Going to one place to see exactly one bird is something one rarely has the luxury for, but the next day we detoured to Sangti Valley (altitude 1500m, about 12 km east of Dirang) to see the long- billed plover that breeds only on shingle banks of larger rivers in West Arunachal. The valley is also known as a wintering ground for the rare black necked crane, but they had already departed for the summer. We spent an anxious hour scanning the shingle banks, before we found and photographed a solitary well camouflaged bird. The relief on Nikhil Bhopale's face was palpable!
Wren-babblers are tiny cryptic inhabitants of the undergrowth which are virtually impossible to see unless you use call playback. So when I spotted a tiny mouse like bird silently scurrying around on the ground near a bush, which turned out on a hurried photo to be the scaly-breasted wren babbler, I almost danced the jig! As we birded our way south to Bomdila, then Sessa and Balukphong, the customary stop for a customary Maggi lunch at a roadside dhaba with a customary rubbish dump threw up the (by now customary!) sightings at close quarters: this time it was the red-billed leiothrix and grey-sided laughingthrush. Heard but not seen is the motto of all cuckoos: after hearing its constant maniacal call for the last few days, we finally had good sightings of the large hawk-cuckoo. A black eagle twisted and turned without a single flap in the canopy overhead. Relaxed, detailed sightings of small forest flitters that get etched in your brain for a lifetime are not common: one such for the day was that of the brown-throated fulvetta.

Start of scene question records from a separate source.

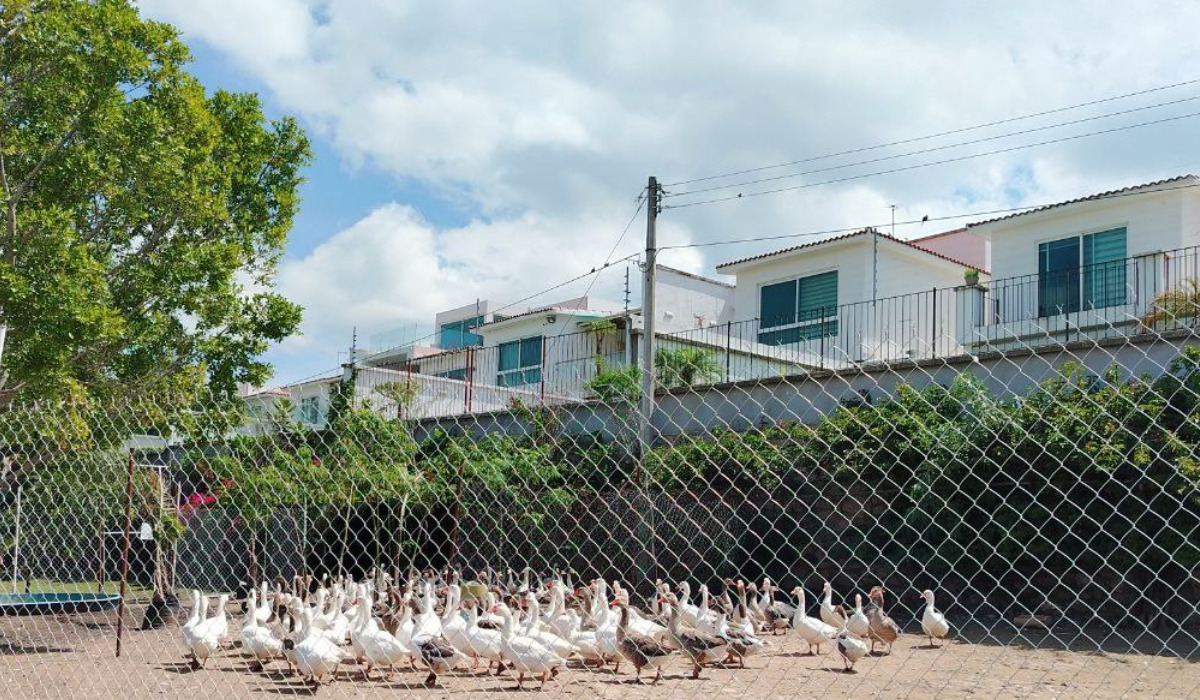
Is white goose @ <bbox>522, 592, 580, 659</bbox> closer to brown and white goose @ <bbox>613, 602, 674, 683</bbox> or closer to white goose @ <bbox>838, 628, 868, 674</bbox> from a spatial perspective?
brown and white goose @ <bbox>613, 602, 674, 683</bbox>

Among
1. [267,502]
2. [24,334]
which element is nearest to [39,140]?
[24,334]

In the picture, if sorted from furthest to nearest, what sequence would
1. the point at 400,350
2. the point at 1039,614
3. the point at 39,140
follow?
the point at 400,350
the point at 1039,614
the point at 39,140

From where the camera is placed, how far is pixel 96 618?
12445 millimetres

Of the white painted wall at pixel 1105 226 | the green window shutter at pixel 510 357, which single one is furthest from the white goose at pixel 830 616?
the green window shutter at pixel 510 357

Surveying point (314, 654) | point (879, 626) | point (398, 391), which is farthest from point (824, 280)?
point (314, 654)

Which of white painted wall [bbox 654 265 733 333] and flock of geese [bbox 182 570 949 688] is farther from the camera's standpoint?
white painted wall [bbox 654 265 733 333]

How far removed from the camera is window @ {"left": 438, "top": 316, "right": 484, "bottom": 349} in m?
34.2

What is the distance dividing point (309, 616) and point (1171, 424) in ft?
23.0

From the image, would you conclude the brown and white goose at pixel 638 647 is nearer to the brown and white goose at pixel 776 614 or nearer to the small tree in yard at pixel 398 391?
the brown and white goose at pixel 776 614

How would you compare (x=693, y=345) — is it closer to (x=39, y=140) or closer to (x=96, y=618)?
(x=96, y=618)

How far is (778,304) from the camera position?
23.1m

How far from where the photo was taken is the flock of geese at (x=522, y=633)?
8.32m

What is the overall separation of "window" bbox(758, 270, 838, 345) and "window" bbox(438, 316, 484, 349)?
12.4m

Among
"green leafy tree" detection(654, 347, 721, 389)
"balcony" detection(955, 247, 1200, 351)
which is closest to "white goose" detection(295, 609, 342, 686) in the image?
"green leafy tree" detection(654, 347, 721, 389)
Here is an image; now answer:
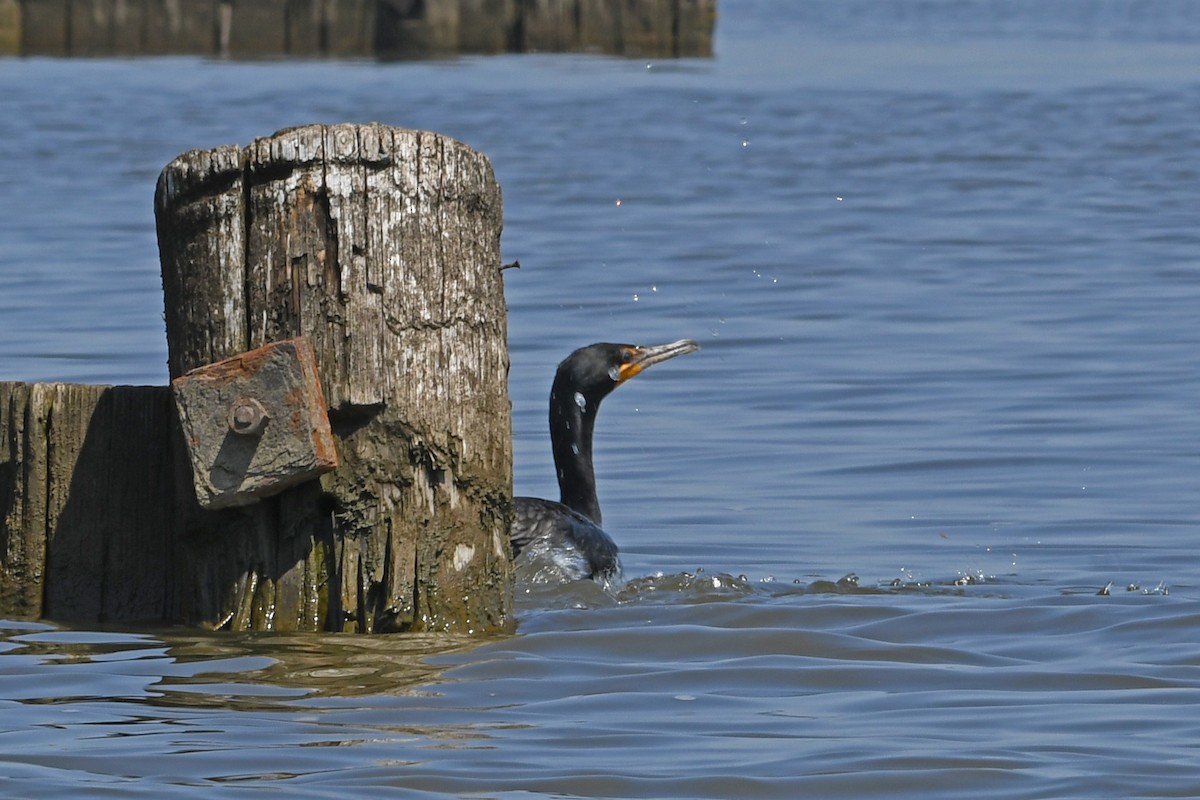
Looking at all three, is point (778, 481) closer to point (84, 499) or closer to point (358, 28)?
point (84, 499)

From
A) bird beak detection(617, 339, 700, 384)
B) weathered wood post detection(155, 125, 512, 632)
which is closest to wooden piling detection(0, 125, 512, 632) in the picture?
weathered wood post detection(155, 125, 512, 632)

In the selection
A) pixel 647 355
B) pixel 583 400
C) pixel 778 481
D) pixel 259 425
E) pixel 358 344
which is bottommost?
pixel 778 481

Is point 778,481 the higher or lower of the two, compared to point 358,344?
lower

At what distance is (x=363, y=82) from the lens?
32.8m

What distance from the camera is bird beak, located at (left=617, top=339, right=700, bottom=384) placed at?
836cm

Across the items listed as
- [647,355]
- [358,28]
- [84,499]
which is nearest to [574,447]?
[647,355]

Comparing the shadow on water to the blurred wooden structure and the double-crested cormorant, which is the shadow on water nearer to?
the double-crested cormorant

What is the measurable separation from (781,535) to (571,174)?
44.5 feet

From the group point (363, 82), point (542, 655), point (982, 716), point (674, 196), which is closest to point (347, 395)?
point (542, 655)

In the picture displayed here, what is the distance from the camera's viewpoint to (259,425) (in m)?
5.55

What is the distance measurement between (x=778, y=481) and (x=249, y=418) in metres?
4.44

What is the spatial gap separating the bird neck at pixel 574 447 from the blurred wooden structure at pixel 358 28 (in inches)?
1136

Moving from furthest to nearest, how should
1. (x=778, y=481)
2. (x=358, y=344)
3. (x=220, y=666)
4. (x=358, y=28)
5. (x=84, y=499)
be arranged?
1. (x=358, y=28)
2. (x=778, y=481)
3. (x=84, y=499)
4. (x=220, y=666)
5. (x=358, y=344)

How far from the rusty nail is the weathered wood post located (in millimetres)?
234
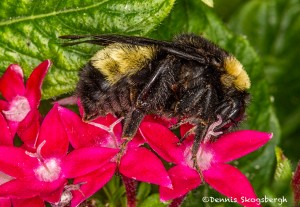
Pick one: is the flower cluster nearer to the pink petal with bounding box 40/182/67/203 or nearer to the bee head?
the pink petal with bounding box 40/182/67/203

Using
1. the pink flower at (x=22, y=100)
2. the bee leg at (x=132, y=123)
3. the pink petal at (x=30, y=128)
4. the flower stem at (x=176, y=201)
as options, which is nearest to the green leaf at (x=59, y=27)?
the pink flower at (x=22, y=100)

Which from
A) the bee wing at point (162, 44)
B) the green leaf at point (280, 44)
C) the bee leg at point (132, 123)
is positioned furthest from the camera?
the green leaf at point (280, 44)

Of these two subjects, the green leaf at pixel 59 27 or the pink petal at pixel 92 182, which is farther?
the green leaf at pixel 59 27

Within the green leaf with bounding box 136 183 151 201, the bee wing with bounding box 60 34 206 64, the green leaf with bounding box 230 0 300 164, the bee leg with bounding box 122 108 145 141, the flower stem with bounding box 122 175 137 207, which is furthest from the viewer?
the green leaf with bounding box 230 0 300 164

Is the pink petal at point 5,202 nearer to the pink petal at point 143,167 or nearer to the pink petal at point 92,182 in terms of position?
the pink petal at point 92,182

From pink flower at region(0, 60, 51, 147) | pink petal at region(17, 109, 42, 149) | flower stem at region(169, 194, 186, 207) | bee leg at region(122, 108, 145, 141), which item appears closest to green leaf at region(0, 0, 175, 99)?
pink flower at region(0, 60, 51, 147)

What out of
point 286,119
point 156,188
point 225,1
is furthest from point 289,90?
point 156,188
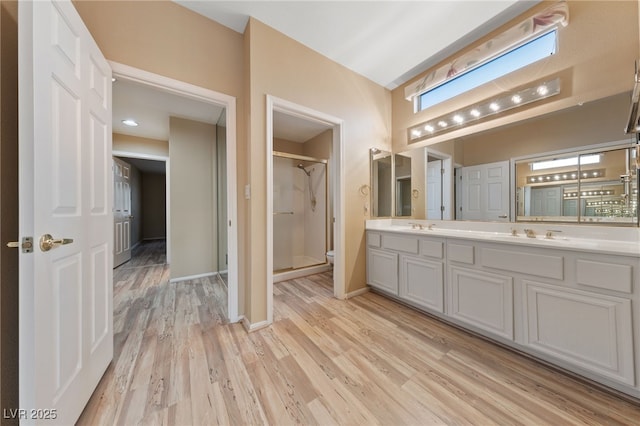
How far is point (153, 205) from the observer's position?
23.6 feet

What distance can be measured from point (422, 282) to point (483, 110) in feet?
5.79

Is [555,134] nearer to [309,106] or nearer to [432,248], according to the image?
[432,248]

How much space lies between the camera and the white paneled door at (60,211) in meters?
0.82

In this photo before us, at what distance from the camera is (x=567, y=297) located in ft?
4.36

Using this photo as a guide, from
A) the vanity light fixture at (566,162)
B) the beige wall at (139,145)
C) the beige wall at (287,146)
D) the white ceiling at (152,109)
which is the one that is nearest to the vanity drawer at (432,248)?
the vanity light fixture at (566,162)

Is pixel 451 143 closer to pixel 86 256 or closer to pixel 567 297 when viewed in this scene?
pixel 567 297

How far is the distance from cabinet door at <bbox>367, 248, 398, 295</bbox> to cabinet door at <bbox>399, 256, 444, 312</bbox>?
9 centimetres

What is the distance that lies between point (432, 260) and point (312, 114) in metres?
1.86

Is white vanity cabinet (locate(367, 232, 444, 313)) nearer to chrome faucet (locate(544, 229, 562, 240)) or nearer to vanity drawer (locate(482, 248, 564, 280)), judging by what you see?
vanity drawer (locate(482, 248, 564, 280))

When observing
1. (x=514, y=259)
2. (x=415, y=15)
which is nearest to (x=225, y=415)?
(x=514, y=259)

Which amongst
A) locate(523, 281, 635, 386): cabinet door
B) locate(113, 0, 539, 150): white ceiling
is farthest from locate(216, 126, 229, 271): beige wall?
locate(523, 281, 635, 386): cabinet door

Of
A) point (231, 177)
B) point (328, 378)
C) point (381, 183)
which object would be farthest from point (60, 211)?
point (381, 183)

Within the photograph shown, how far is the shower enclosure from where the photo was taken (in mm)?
3805

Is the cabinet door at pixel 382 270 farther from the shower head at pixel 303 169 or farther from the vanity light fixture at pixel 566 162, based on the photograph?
the shower head at pixel 303 169
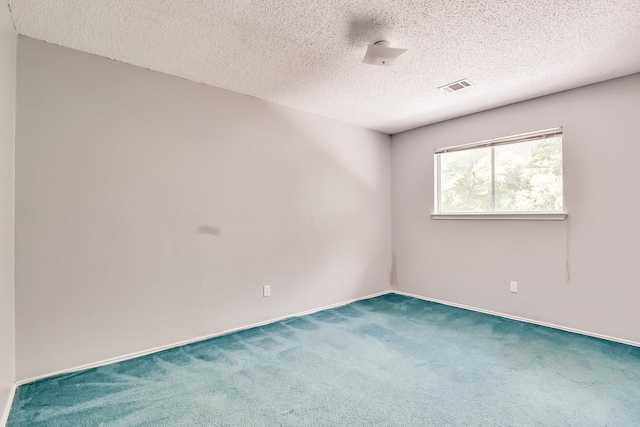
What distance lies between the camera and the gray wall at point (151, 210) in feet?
7.07

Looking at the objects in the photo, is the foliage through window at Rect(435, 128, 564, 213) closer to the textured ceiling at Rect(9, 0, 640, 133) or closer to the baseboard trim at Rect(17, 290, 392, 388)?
the textured ceiling at Rect(9, 0, 640, 133)

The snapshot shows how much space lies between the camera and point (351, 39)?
2.19 m

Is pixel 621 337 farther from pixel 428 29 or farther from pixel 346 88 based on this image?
pixel 346 88

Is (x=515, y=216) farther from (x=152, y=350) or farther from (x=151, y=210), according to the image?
(x=152, y=350)

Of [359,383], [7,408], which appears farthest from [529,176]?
[7,408]

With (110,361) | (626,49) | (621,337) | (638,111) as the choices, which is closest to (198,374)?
(110,361)

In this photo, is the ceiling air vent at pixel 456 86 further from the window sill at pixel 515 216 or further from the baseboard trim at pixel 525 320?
the baseboard trim at pixel 525 320

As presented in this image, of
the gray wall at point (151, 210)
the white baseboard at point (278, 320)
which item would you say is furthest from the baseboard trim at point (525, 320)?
the gray wall at point (151, 210)

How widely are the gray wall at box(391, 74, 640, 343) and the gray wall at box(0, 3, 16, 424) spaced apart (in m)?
4.02

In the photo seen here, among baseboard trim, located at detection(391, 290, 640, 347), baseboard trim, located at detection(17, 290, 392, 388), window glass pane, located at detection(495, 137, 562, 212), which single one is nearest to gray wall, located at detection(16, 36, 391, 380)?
baseboard trim, located at detection(17, 290, 392, 388)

When you hear a high pitched screech in an evergreen forest, get ready to see the shockingly lurid green magpie: surely a winner in any popular bird pageant. Giving it competition was the miniscule, drab slaty-bellied tesia, rummaging on the ground in the undergrowth, with its own distinctive call. Two difficult to spot charismatic birds with unique calls and appearances. We were quite happy to be the judges and declared them joint winners but we had not reckoned for the red-headed trogon which showed up a short while later!
The area we visited is not wholly a nature's paradise. Tawang town suffers from many of the same ills that plague crowded hill stations all over India. The large army presence contributes its share to ecological degradation in the whole area north of Sela pass, perhaps unavoidable given China's covetous glances at Arunachal Pradesh and the proximity to the border. Despite extensive tree felling, Mandala remains a wonderful high altitude habitat with vast potential as a birding destination and begs formal protection before it is further depredated. Similarly Sangti Valley's endangered black-necked cranes and long-billed plovers need better protection. The dense evergreen forest between Balukphong and Sessa, can well be added to Eaglenest, preventing both unwelcome "projects" and creeping degradation of the habitat. One fears future generations will not enjoy the forest and birding we had on offer unless more areas come under sanctuary status.
For now, head off to Arunachal and enjoy the rich fare on offer!